14. Policies and mechanisms to promote and strengthen engagement with civil society

In order to ensure that OGP’s underlying principles of civil society participation are protected and institutionalized, partners joining will create with civil society national permanent dialogue and participation mechanisms that enhance transparency around implementation of public policies and government actions, increase opportunity for civil society to play a stronger role in their monitoring and advancement, and promote greater diversity and inclusion of participants. Ongoing partnership between government and civil society in the shaping and advancement of national reforms is at the core of OGP’s multi-stakeholder theory of change, and safeguards against backsliding and closing space. Through collaboration on the establishment of successful dialogue mechanisms and best practices, this collective action will also provide an established fora for civil society organizations to engage governments in ensuring supportive operating environments for civil society more broadly.

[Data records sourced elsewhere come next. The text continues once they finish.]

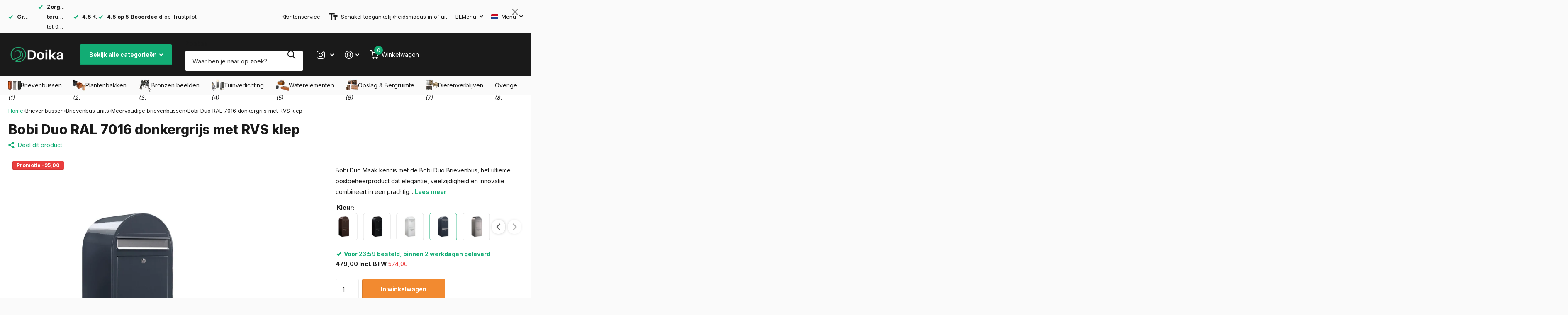

--- FILE ---
content_type: text/html; charset=utf-8
request_url: https://sapi.negate.io/script
body_size: -383
content:
xqQ+fsHpIVF6zGuaX+5IY7CUqCxUavJaya5UhX+bC/1AS+ujovyRS7o9UTTbRG+iuHpmBySt6LXqlSk719z/Zeo=

--- FILE ---
content_type: image/svg+xml
request_url: https://doika.be/cdn/shop/t/187/assets/trustbadge-klarna.svg?v=159274967515734484721764614125
body_size: 110
content:
<svg width="100" height="23" viewBox="0 0 100 23" fill="none" xmlns="http://www.w3.org/2000/svg">
<path d="M17.5977 0.288177H12.6739C12.6739 4.35101 10.8192 8.05861 7.5955 10.5008L5.65246 11.966L13.2038 22.3118H19.4083L12.4531 12.7875C15.743 9.5017 17.5977 5.06145 17.5977 0.288177ZM0 0.288177H5.03422V22.3118H0V0.288177ZM20.8655 0.288177H25.6127V22.3118H20.8655V0.288177ZM67.2555 6.65994C65.4449 6.65994 63.7227 7.21497 62.5745 8.79126V7.08176H58.0702V22.3118H62.6408V14.3194C62.6408 12.0104 64.1863 10.8782 66.0411 10.8782C68.0283 10.8782 69.1764 12.077 69.1764 14.2972V22.334H73.7028V12.6321C73.7028 9.07987 70.8986 6.65994 67.2555 6.65994ZM39.9647 7.08176V8.05861C38.684 7.17056 37.1384 6.65994 35.4604 6.65994C31.0444 6.65994 27.4674 10.2565 27.4674 14.6968C27.4674 19.137 31.0444 22.7336 35.4604 22.7336C37.1384 22.7336 38.684 22.223 39.9647 21.335V22.3118H44.4911V7.08176H39.9647ZM35.8357 18.6042C33.5615 18.6042 31.7289 16.8503 31.7289 14.6968C31.7289 12.5433 33.5615 10.7894 35.8357 10.7894C38.11 10.7894 39.9426 12.5433 39.9426 14.6968C39.9426 16.8503 38.11 18.6042 35.8357 18.6042ZM51.5125 9.05767V7.08176H46.8757V22.3118H51.5345V15.2074C51.5345 12.8097 54.1179 11.522 55.9064 11.522H55.9505V7.08176C54.1179 7.08176 52.4177 7.881 51.5125 9.05767ZM87.7898 7.08176V8.05861C86.5092 7.17056 84.9636 6.65994 83.2855 6.65994C78.8695 6.65994 75.2926 10.2565 75.2926 14.6968C75.2926 19.137 78.8695 22.7336 83.2855 22.7336C84.9636 22.7336 86.5092 22.223 87.7898 21.335V22.3118H92.3162V7.08176H87.7898ZM83.6608 18.6042C81.3866 18.6042 79.554 16.8503 79.554 14.6968C79.554 12.5433 81.3866 10.7894 83.6608 10.7894C85.9351 10.7894 87.7677 12.5433 87.7677 14.6968C87.7898 16.8503 85.9351 18.6042 83.6608 18.6042ZM95.8269 7.52578C95.8269 7.30377 95.6723 7.17056 95.4294 7.17056H95.0099V8.32503H95.2086V7.90321H95.4294L95.6061 8.32503H95.8269L95.6282 7.8588C95.7606 7.7922 95.8269 7.68119 95.8269 7.52578ZM95.4294 7.7034H95.2086V7.34817H95.4294C95.5619 7.34817 95.6282 7.41478 95.6282 7.52578C95.6282 7.63679 95.584 7.7034 95.4294 7.7034Z" fill="black"/>
<path d="M95.3632 6.68214C94.7671 6.68214 94.2813 7.17056 94.2813 7.77C94.3034 8.36943 94.7671 8.85786 95.3632 8.85786C95.9594 8.85786 96.4451 8.36943 96.4451 7.77C96.4451 7.17056 95.9594 6.68214 95.3632 6.68214ZM95.3632 8.65805C94.8775 8.65805 94.5021 8.25843 94.5021 7.77C94.5021 7.28157 94.8995 6.88195 95.3632 6.88195C95.849 6.88195 96.2243 7.28157 96.2243 7.77C96.2243 8.25843 95.8269 8.65805 95.3632 8.65805ZM97.1517 16.9169C95.584 16.9169 94.3034 18.2046 94.3034 19.7809C94.3034 21.3572 95.584 22.6448 97.1517 22.6448C98.7194 22.6448 100 21.3572 100 19.7809C100 18.1824 98.7194 16.9169 97.1517 16.9169Z" fill="black"/>
</svg>


--- FILE ---
content_type: image/svg+xml
request_url: https://doika.be/cdn/shop/collections/slv_logo.svg?crop=center&height=60&v=1732791500&width=60
body_size: 368
content:
<svg viewBox="0 0 132 60" height="54px" width="123px" xmlns="http://www.w3.org/2000/svg" version="1.1">
    <title>logo</title>
    <path fill="#414140" d="M114.899147,58.2688125 L112.742088,58.2688125 C110.800176,58.2688125 108.581647,56.476125 107.693118,54.187875 L95.6158235,22.708125 C94.8541471,20.5621875 95.7108235,18.63 97.7980294,17.780625 L98.9335588,17.290125 C99.5471471,17.04375 100.137824,16.918875 100.691059,16.918875 C102.221118,16.918875 103.422588,17.8453125 103.989794,19.4625 L112.291118,42.19875 C112.889059,43.864875 113.4015,45.4145625 113.820618,46.7409375 C114.239735,45.41625 114.752735,43.8705 115.347882,42.2071875 L123.658706,19.4445 C124.218647,17.8453125 125.420118,16.918875 126.950176,16.918875 C127.503412,16.918875 128.094088,17.04375 128.707676,17.290125 L128.741206,17.3041875 L129.843206,17.780625 C131.930412,18.63 132.788206,20.5621875 132.025412,22.708125 L132.013118,22.7435625 L119.950912,54.18225 C119.059588,56.476125 116.841059,58.2688125 114.899147,58.2688125"></path>
    <g transform="translate(12.000000, 16.000000)"></g>
    <path fill="#F9C623" d="M18.5585294,33.51825 L15.5224412,33.517125 C14.0303824,33.517125 12.863,32.3398125 12.863,30.8368125 L12.863,16.9374375 L23.0654412,16.9374375 C24.5575,16.9374375 25.7254412,18.0905625 25.7254412,19.5631875 L25.7254412,22.4865 L18.5585294,22.4865 L18.5585294,33.51825"></path>
    <path fill="#F9C623" d="M12.8624412,16.936875 L2.66,16.936875 C1.16794118,16.936875 0,15.78375 0,14.311125 L0,11.3878125 L7.16691176,11.3878125 L7.16691176,0.3571875 L10.2024412,0.3571875 C11.6945,0.3571875 12.8624412,1.5339375 12.8624412,3.0375 L12.8624412,16.936875"></path>
    <path fill="#414140" d="M96.6541176,58.2688125 L70.1731471,58.2688125 L70.1731471,20.85075 C70.1731471,18.657 71.8814706,16.936875 74.0608824,16.936875 L79.0735294,16.936875 L79.0735294,49.876875 L100.541853,49.876875 L100.541853,54.518625 C100.541853,56.656125 98.8698529,58.2688125 96.6541176,58.2688125 M54.9088824,58.2688125 L35.0482941,58.2688125 C32.8325588,58.2688125 31.1616765,56.656125 31.1616765,54.518625 L31.1616765,49.876875 L53.7828529,49.876875 C55.67,49.876875 55.765,47.2708125 55.765,46.749375 L55.765,43.5105 C55.765,42.1875 55.0988824,41.5164375 53.7828529,41.5164375 L40.5974118,41.5164375 C36.0977647,41.5164375 31.2427059,37.823625 31.2427059,31.8571875 L31.2427059,26.8396875 C31.2427059,22.7925 35.0315294,16.936875 41.8843824,16.936875 L57.7225588,16.936875 C59.9841176,16.936875 61.6902059,18.550125 61.6902059,20.68875 L61.6885294,25.329375 L43.2507059,25.329375 C41.8324118,25.329375 40.1419706,25.7878125 40.1419706,27.9714375 L40.1419706,30.96675 C40.1419706,31.95675 40.9427647,33.5278125 43.0897647,33.5278125 L56.0349118,33.5278125 C61.1157353,33.5278125 64.6659412,37.1334375 64.6659412,42.2971875 L64.6659412,47.7196875 C64.6659412,54.1288125 60.8352059,58.2688125 54.9088824,58.2688125"></path>
</svg>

15. Increase the responsiveness and accountability of public services to citizens

Partners joining will improve the health, education and wellbeing of citizens by increasing the accountability and responsiveness of the public services that are delivered to them. Partners will share expertise and tools to implement and scale successful practices, such as citizens charters, social audits and participatory budgeting.

Common digital tools and capacity

16. Opening and sharing civic technology tools for opening government

Partners joining will share and reuse software and online services used by governments and civil society around the world, including open data portals, public consultation platforms, tools for monitoring and co-creating the law, discussion forums, and online platforms to monitor the implementation of National Action Plans. These tools foster the dialogue between civil society and administration, to create more efficient public services and effective collaboration

17. Collaborative data infrastructures

Data has become a strategic infrastructure that is essential for social and economic development of a society (social inclusion, economic growth, service delivery). Partners joining will engage to produce and provide a core data infrastructure with the citizens enabling the society to benefit the most from it, while implementing the highest standards to protect the individuals’ rights.

18. Guiding principles for open data policies

Open data is a crucial part of more transparent, innovative, responsive and effective governments. Accessible, comparable and timely standardised information can support evidence-based policymaking, enhancing collaboration between citizens and governments worldwide. Therefore, partners joining will adopt and effectively implement the principles of the Open Data Charter to support open government and deliver National Action Plans.

19. Creating an Open Source Software policy

Open source software contributes to fostering transparency and collaboration. Source code is at the heart of digital and technical innovation. It is the primary means to providing high quality digital services. Partners joining will seek to promote transparency and accountability of open source code and algorithms they develop and use, wherever possible and appropriate. Partners joining will seek to design and implement them in non- discriminatory manners, and work towards maximizing the benefits of government code sharing and reuse.

20. Suggested new collective action : Transparency on international trade negotiations

Partners joining will make international negotiations more accountable by publishing key documents and data for citizens and civil society organizations to improve their understanding and oversight of such matters. Acknowledging these negotiations’ growing weight in public debate over the past few years, partners will ensure that the transparency of international talks increases over time.